Adam Goucher’s authorial debut (with Tim Catalano) is a surprise and a delight.
Written by: Matt Fitzgerald
Adam Goucher is known for his exceptional intensity and fierce competitiveness as a runner. These characteristics represent the average running fan’s tweet-size understanding of Goucher’s entire personality. But there’s a lot more to Adam Goucher than can be said in 140 characters. Readers of the 2000 Olympian’s new book, Running The Edge, coauthored with Goucher’s former University of Colorado teammate Tim Catalano, will be exposed to a whole different side of the man.
It turns out that Adam Goucher is, in addition to being intense and fierce, also a deeply reflective and introspective person who cares a great deal about his personal development and his effect on other people. He embraces running as much more than a tool for individual achievement and glory, and is a guy who has an earnest desire to help other runners. This is all great for Goucher, but now that he has put his whole self into a book intended to help other runners, it’s even better for us.

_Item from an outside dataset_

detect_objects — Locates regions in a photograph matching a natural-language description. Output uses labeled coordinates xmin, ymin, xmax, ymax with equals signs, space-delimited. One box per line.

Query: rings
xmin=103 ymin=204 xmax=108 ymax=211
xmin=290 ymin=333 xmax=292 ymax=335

Goucher and Catalano share an interest in humanistic psychology, a school of thought that views all human beings as fundamentally good and understands the purpose of life to be to realize that inner goodness as fully as possible. In Running The Edge, which is independently published and only available on www.runtheedge.com, Goucher and Catalano approach running from a humanistic perspective. The book treats the reader not as a runner but as a person who runs. Other books aim to show runners how to run better. This book shows people who run how to use running to become more fully actualized human beings. The wrinkle is that developing as a whole person through running, the authors argue, is actually the most powerful way to run better.
“Imagine what developing more optimism, determination, focus, and accountability could do for your running,” they write. “By becoming more aware of your own personal set of attributes and by reflecting on how those attributes affect not only your running, but also other important areas of your life, you are given the insight necessary to strengthen and develop what you are like as a runner and as a human being.”
Running The Edge is a quirky book that presents its own tidy little philosophy, which has something of the feel of a mythology. The core concept of this philosophy is that of the distance maven. “Distance mavens use running as a way to better understand themselves,” Goucher and Catalano explain. “With this greater awareness comes the power to improve not only in running but in each of the five life stories [education, career, family, friendships, and passions].” The authors do not present themselves as finished and complete distance mavens. On the contrary, they reveal their faults and missteps on their never-ending journey toward becoming distance mavens with disarming candor, which, perhaps ironically, makes them more trustworthy than they would otherwise be as guides to “running the edge”—the second major concept of their philosophy/mythology—which basically means taking the risk of continuously expecting the best of oneself.
If I’m giving you the impression that Running The Edge reads as a dry philosophy text, allow me to correct that impression now. In fact, it fits squarely in the tradition of the practical self-help book. Its 226 breezy pages are filled with exercises that make it an active experience and demand accountability of the reader—and Goucher and Catalano are big on accountability. The underlying function of these exercises is to foster self-awareness, which the authors see as the skeleton key to growth in all its forms.
If functional philosophy and homework exercises are the first two threads of Running The Edge, the third is story. Goucher and Catalano illustrate their various points with all kinds of stories from their individual and shared pasts that range from heartrending to side-splitting in their effects on the reader. It is through these brief narratives that the reader gets to know Adam Goucher and Tim Catalano best, and to know them in this context is to like and respect them.
It is difficult to predict how this book will be received. Different is risky, and Running The Edge is unlike any running book ever written. There are no training plans or diet tips to be found in its pages. Neither is it a straight narrative about running, like Running With The Buffaloes, the book that made Goucher a hero to so many, or a straight piece of running-themed navel gazing, like George Sheehan’s Running and Being. But I love Running The Edge for its uniqueness and I hope it finds the readership it deserves. Any runner who takes a chance on it will find it to be a delightful read, at the very least. Those who go so far as to do all that the book asks of them may well find it’s the best thing they’ve ever done for their running, and among the better things they’ve done for their whole selves.